SEITENAUSZUG:

Endlich konnte das Deck mit reichlich Uhu Plus Endfest verklebt werden. Dem ging aber einiges voraus. Das Deck hat eine Aufwertung mit einem Mahagoni-Zierrand bekommen. Ausserdem wurden eine Maststütze, Auflageleisten für das RC-Brettchen und auf der Unterseite des Decks Verstärkungen an den Schraubösen-Positionen angebracht. Entlang der Rumpf-Innenkante wurde noch eine Holzleiste verklebt, die die Klebefläche zum Deckrand vergrößert. Das RC-Brettchen ist vorbereitet, ebenso der lange Servoarm für die Segelverstellung. Der Schotweg für das Großschot wird ca. 16cm betragen, für die Fock die Hälfte.
Zum Abbinden des Klebers wird der Rumpf kopfüber gelagert, damit der Kleber nicht weg läuft.

Der Bausatz liefert einen formverleimten “Peitschenmast” mit. Das ist ja soweit löblich, nur die Form passt so gar nicht. Ein Peitschenmast hat einen gleichmäßigen Bogen, wie ihn die im Plan gezeichnete Segelkante auch richtig vorgibt, nicht wie ein Bischofstab. Daher ist der Bausatz-Mast unbrauchbar.

So sehen Peitschenmasten aus. Die gab es in den 1930er Jahren bei den 15er Schärenkreuzern.

Also habe ich mir mit der Segelkante als Vorlage eine Form gebaut, und einen eigenen Mast formverleimt. Dazu vorher aus einem 9mm Kieferbrettchen drei Leisten 9x3mm geschnitten. Die mittlere Leiste wurde so gedreht, dass die Maserung anders rum diagonal liegt als bei den äußeren Leisten: ///\\\///. Geklebt wurde mit Ponal wasserfest.

Rumpf und Mast sind endlich im Rohbau fertig.

Die Plicht muss von unten lackiert werden, bevor sie eingeklebt wird. Daher erfolgt das später. Der Styrodurblock hilft, die Seitenteile bei der Verklebung zu fixieren.

Ein erster Anstrich mit Hartöl lässt das Holz leuchten. Es muss nach einer Stunde gründlich abgewischt werden. Insgesamt folgen drei Anstriche.

GESPEICHERTE DATEN:
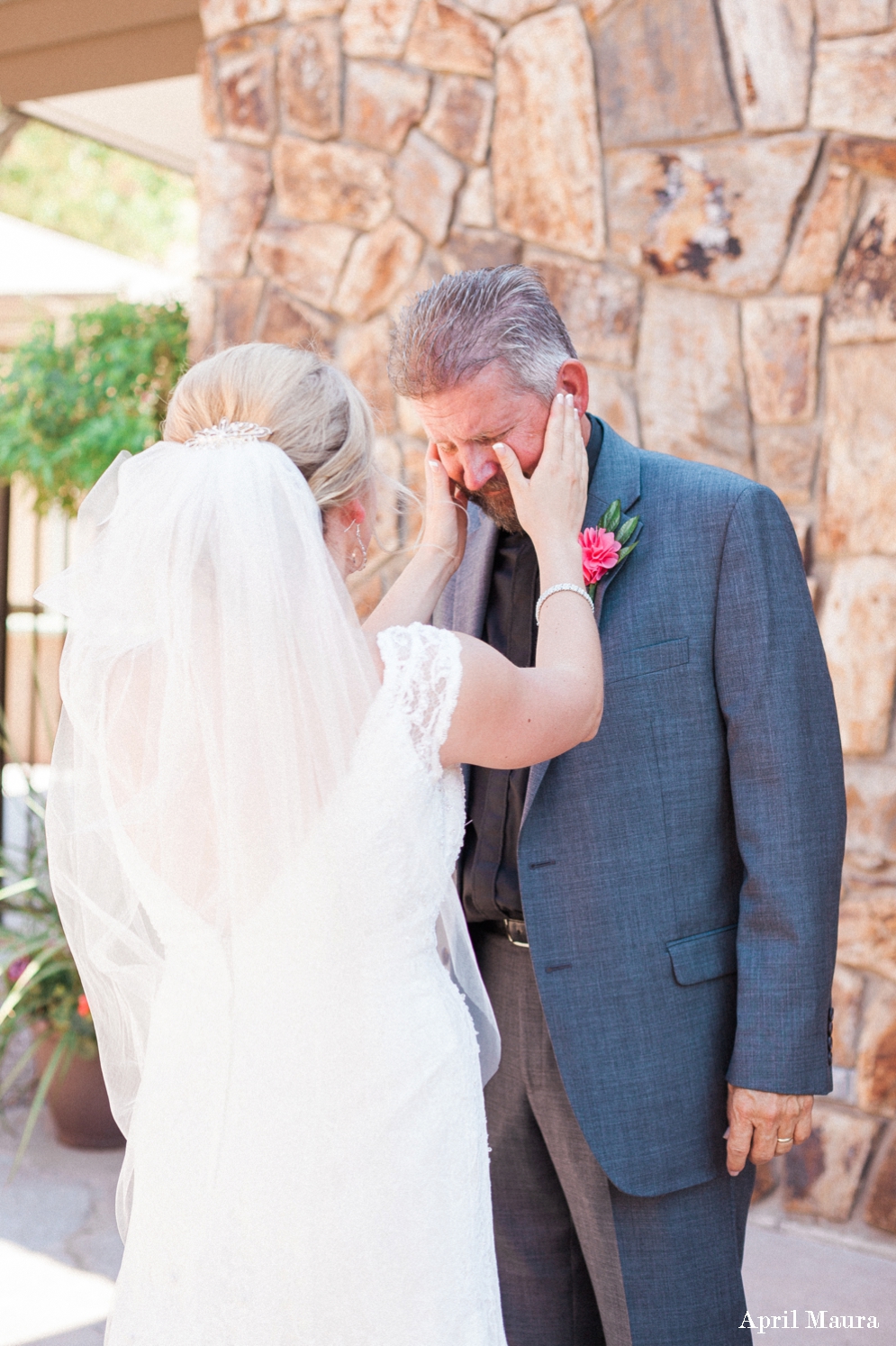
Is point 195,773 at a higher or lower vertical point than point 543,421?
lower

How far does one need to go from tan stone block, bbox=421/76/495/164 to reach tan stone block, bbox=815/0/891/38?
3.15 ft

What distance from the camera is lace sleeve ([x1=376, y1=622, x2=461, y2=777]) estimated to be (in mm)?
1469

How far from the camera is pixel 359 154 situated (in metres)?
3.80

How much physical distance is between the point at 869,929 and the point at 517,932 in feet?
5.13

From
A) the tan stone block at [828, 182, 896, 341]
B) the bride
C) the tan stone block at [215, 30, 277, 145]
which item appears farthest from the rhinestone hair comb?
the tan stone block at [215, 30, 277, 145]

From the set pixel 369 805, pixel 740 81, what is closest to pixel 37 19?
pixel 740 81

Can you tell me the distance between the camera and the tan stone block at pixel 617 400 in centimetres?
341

==

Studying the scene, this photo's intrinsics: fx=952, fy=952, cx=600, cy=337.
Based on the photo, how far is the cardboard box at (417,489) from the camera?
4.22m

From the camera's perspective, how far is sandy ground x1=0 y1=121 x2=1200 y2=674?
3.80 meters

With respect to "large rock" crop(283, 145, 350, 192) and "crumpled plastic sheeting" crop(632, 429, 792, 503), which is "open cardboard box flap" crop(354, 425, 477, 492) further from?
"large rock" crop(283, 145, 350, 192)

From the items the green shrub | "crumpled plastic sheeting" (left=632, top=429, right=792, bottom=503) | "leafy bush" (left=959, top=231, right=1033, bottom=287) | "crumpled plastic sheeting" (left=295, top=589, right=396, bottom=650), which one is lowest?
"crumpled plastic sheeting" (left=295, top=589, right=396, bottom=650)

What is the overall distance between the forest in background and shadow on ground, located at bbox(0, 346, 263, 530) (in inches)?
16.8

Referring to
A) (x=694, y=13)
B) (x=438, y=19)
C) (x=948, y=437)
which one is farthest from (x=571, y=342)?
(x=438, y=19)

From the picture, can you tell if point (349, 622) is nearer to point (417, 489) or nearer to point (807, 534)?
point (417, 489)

* * *

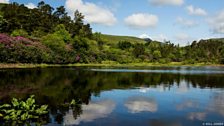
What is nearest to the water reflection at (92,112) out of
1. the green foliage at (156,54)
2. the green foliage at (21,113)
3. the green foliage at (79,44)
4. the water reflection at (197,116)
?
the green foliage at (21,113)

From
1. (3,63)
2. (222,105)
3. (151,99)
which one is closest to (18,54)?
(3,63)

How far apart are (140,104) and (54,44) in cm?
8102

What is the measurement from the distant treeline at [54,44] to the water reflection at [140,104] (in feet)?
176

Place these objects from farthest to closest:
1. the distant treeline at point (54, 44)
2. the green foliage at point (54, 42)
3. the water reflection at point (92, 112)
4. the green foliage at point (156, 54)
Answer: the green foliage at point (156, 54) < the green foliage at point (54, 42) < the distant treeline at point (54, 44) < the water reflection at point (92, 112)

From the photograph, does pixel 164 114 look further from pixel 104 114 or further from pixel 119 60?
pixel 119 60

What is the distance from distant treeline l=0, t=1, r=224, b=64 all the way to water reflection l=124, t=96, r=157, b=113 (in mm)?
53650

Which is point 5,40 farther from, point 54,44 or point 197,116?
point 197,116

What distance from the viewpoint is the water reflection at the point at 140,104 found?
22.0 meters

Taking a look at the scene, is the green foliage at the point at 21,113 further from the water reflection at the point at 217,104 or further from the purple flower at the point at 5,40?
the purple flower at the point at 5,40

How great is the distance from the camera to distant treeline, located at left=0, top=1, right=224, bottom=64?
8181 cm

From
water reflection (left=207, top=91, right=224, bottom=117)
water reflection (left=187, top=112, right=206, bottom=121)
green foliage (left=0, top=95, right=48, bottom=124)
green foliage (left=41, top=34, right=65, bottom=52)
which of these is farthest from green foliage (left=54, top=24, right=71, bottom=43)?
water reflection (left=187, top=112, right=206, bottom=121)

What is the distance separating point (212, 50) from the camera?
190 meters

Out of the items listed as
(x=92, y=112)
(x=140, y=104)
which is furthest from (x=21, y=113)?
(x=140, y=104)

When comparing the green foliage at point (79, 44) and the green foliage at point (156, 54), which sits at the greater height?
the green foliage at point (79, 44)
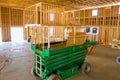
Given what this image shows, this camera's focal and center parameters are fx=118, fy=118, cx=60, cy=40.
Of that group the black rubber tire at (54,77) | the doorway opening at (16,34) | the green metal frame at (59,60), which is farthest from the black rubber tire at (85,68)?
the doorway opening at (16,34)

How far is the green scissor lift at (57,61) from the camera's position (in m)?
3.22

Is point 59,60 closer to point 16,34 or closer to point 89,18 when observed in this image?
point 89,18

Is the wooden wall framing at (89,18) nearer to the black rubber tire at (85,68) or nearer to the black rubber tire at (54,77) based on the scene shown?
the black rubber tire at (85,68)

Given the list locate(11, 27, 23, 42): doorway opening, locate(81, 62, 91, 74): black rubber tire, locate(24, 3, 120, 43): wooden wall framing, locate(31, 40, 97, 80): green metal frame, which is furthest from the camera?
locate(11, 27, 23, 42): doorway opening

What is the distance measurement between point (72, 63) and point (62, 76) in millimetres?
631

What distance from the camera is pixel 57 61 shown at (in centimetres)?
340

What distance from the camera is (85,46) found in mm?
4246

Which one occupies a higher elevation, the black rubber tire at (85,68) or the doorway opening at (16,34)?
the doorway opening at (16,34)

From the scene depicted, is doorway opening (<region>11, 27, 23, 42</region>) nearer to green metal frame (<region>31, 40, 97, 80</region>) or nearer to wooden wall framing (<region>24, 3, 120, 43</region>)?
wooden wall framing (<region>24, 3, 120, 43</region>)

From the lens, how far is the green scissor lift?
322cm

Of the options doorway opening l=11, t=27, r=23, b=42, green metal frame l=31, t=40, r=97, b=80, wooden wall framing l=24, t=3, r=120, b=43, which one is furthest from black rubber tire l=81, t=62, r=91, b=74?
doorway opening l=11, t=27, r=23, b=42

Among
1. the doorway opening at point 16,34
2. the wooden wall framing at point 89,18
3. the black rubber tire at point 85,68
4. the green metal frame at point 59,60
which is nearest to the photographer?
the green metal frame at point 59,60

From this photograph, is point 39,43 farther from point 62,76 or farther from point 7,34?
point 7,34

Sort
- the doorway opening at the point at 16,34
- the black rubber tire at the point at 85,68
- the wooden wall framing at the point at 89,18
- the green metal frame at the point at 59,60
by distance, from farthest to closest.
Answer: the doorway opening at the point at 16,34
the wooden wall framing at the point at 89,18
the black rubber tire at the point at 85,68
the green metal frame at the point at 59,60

AUFGABE A: Mit welchem Kleber wurde der selbst formverleimte Mast laut Seitenauszug geklebt?
AUFGABE B: Ermittle bitte, in wie vielen Zeilen der Einträge die Zeichenfolge „found“ vorkommt, und nenne nur diese Zahl. Groß- und Kleinschreibung zählt.
Der Seitenauszug und die Einträge sind voneinander getrenntes Material.

ANTWORT A: Mit Ponal wasserfest.

ANTWORT B: 2